Aim of the exercise: Put the stretch of lines from the one containing "What is the extent" through the end of the records into a JSON list of strings, one string per line. Leave out blank lines.

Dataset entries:
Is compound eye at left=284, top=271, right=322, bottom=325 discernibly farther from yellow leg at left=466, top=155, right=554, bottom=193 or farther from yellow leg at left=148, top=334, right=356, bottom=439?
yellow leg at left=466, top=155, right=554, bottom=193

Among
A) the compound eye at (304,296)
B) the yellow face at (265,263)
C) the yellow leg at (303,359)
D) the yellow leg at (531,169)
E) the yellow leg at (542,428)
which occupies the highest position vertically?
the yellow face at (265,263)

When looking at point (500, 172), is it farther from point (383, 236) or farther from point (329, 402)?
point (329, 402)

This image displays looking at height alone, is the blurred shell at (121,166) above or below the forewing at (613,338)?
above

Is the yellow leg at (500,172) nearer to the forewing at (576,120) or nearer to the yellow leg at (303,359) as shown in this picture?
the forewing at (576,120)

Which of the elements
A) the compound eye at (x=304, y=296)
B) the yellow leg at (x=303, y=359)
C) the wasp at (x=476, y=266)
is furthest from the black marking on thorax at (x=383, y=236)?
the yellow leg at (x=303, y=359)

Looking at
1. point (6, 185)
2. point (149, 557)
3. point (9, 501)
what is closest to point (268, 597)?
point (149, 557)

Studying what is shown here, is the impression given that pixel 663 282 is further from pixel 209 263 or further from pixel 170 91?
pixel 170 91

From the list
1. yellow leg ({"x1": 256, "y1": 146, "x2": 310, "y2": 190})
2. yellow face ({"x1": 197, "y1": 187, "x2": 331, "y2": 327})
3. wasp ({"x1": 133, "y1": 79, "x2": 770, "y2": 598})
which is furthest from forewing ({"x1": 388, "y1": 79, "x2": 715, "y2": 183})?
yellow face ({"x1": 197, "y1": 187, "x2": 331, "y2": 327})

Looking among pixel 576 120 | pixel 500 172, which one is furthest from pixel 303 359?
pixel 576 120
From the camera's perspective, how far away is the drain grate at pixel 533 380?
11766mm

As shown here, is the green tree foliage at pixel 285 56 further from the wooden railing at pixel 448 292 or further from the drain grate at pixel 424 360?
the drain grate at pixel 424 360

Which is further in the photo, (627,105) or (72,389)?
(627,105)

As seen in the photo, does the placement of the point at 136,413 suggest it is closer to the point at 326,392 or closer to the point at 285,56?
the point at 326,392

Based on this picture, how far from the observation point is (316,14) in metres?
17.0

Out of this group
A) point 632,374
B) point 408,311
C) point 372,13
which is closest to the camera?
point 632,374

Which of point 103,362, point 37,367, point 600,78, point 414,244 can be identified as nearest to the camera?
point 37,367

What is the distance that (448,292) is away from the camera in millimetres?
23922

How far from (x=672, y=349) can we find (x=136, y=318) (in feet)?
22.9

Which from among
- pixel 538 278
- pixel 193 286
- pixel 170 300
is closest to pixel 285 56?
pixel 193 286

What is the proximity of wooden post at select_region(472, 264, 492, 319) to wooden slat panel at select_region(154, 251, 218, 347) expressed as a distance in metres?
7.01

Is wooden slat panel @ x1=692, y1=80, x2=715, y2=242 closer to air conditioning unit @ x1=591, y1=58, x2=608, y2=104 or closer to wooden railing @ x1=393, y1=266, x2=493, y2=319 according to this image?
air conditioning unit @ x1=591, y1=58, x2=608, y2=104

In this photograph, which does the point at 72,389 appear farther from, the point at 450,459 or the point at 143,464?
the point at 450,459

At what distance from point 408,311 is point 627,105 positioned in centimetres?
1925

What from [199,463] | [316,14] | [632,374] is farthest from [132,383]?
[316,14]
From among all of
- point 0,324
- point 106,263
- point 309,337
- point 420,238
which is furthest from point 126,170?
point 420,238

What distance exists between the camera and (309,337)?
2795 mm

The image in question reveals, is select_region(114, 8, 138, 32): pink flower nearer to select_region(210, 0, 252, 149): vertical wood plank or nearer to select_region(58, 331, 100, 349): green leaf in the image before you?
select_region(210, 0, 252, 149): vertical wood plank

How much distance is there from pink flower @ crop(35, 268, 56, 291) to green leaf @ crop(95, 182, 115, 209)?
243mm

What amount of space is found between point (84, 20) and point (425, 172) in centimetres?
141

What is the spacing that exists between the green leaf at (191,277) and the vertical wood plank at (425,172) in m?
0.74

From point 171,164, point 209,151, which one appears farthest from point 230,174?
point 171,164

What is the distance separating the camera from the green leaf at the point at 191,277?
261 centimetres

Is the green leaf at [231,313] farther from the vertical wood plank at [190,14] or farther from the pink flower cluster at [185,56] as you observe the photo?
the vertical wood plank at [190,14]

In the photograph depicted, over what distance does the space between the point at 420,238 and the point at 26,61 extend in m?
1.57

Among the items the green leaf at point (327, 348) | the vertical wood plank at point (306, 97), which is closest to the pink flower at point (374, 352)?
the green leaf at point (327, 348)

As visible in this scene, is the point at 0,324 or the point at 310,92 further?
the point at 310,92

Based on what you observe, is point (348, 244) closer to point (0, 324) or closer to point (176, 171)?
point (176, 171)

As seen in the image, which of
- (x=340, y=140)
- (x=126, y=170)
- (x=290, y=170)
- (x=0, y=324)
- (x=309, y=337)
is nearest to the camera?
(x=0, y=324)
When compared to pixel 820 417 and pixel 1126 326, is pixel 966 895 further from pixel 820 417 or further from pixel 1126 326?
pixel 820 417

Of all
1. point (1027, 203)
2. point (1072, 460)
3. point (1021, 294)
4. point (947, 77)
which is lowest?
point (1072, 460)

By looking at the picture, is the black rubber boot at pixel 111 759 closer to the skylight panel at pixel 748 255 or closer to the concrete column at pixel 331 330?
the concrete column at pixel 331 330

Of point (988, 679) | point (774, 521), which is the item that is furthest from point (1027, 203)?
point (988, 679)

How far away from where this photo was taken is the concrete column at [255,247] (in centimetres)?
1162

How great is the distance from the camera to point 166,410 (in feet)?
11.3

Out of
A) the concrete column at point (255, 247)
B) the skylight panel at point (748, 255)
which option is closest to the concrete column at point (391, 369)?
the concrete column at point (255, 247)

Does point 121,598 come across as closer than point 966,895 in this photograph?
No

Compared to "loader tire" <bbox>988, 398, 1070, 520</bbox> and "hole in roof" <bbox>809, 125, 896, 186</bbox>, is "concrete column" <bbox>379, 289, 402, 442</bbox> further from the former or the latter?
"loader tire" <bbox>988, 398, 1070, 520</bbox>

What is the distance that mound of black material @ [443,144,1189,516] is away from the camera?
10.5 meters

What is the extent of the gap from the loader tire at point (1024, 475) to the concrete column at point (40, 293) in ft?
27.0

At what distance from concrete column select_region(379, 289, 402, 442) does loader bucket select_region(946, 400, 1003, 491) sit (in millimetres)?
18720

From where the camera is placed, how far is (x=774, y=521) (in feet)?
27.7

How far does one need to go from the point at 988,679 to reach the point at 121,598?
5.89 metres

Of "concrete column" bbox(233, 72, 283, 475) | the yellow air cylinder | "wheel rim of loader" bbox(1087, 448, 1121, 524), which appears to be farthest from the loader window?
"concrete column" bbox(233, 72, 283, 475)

Exercise answer:
[
  "What is the extent of the gap from the loader tire at point (1024, 475) to the concrete column at point (40, 293) in ft?",
  "27.0",
  "At what distance from concrete column select_region(379, 289, 402, 442) does loader bucket select_region(946, 400, 1003, 491) sit (in millimetres)?",
  "18720",
  "From where the camera is placed, how far is (x=774, y=521) (in feet)?",
  "27.7",
  "How far does one need to go from the point at 988,679 to reach the point at 121,598?",
  "5.89 metres",
  "Of \"concrete column\" bbox(233, 72, 283, 475) | the yellow air cylinder | \"wheel rim of loader\" bbox(1087, 448, 1121, 524), which appears to be farthest from the loader window?",
  "\"concrete column\" bbox(233, 72, 283, 475)"
]